For Campbell, a residential program would offer stability, where Jesse could continue to live in the same community, regardless of any individual caregiver. She also wants him to be able to live among peers and make friends.
Comparing Jesse’s positive, social experience in Vermont public schools to his adult life, “sometimes, we sort of set our kids up for sorrow,” she said, as there are few venues in adulthood for Jesse to build relationships with people besides his caregivers, and to meet other people with developmental disabilities.
Small-group residential sites, like Yellow House and Heartbeet Lifesharing, are relatively rare in Vermont, and have limited capacity. Heartbeet and Yellow House also depend on private donations.
The Department of Disabilities, Aging and Independent Living does not collect vacancy data for residential programs, said White, the commissioner.
Cost could prove to be a challenge, as small-group communities have significantly higher per-person costs.
In 2021, shared living cost almost $39,000 per person, according to the department’s annual report. Group living — where three to six people live in a home owned or rented by a service provider — cost about $107,000 per person. Similar settings that housed one or two people cost about $139,000 per person.

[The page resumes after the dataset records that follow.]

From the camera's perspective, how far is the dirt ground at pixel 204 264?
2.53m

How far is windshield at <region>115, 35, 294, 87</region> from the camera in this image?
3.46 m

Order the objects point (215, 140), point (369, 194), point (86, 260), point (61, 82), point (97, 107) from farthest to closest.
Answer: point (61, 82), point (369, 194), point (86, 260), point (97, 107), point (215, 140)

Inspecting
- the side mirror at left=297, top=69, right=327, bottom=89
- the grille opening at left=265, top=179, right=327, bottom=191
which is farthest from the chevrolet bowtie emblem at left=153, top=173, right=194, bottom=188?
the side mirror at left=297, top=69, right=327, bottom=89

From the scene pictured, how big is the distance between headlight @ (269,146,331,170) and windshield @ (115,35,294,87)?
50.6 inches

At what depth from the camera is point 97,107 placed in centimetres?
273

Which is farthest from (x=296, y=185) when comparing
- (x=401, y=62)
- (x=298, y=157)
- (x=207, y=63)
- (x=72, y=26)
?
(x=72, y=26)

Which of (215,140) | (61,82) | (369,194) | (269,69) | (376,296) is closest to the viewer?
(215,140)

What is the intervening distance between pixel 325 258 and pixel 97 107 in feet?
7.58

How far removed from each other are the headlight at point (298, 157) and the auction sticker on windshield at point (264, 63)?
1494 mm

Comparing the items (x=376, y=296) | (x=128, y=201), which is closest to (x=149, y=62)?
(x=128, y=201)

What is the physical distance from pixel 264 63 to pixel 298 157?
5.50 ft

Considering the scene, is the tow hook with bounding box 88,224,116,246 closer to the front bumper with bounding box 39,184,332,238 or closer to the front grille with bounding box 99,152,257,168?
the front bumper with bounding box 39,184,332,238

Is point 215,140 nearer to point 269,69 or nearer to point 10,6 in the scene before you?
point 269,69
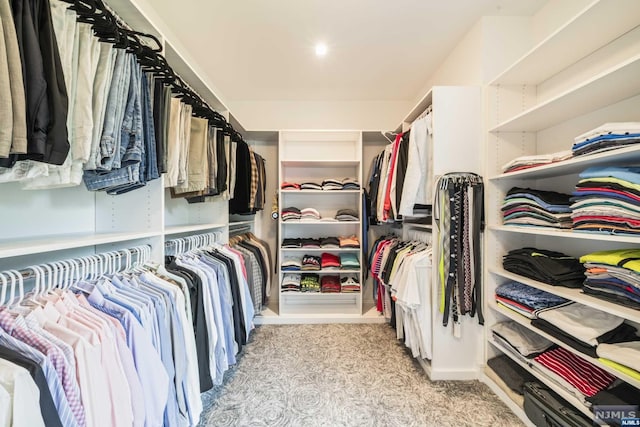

Supervised living, in which a person receives support in a home they personally own or rent, is the lowest per-person cost for the state, but it is limited by the market’s lack of affordable housing options, according to the report.
It “remains to be seen” how new housing models would affect the state’s developmental disabilities services budget, White said.
Forty percent of Vermont’s developmental disabilities services budget currently comes from state funds, including state funds used to match Medicaid payments.
Medicaid — which funds most developmental disability services — also requires supports to be deinstitutionalized as much as possible, White said. This can complicate the process of setting up a residential program.
The bill to pilot new programs passed the House on March 22. The Senate Health & Welfare Committee plans to continue working on the bill for the next two to three weeks, according to Sen. Ginny Lyons, D-Chittenden, the committee’s chair.
Advocates and parents remain firm that there is a middle path: a system that doesn’t institutionalize people, but also provides choice and stability.
“It’s a terrible thing to age and realize that there’s no stable future for your totally vulnerable adult child in wonderful, enlightened Vermont,” Campbell said. “Vermont is behind other states in this regard.”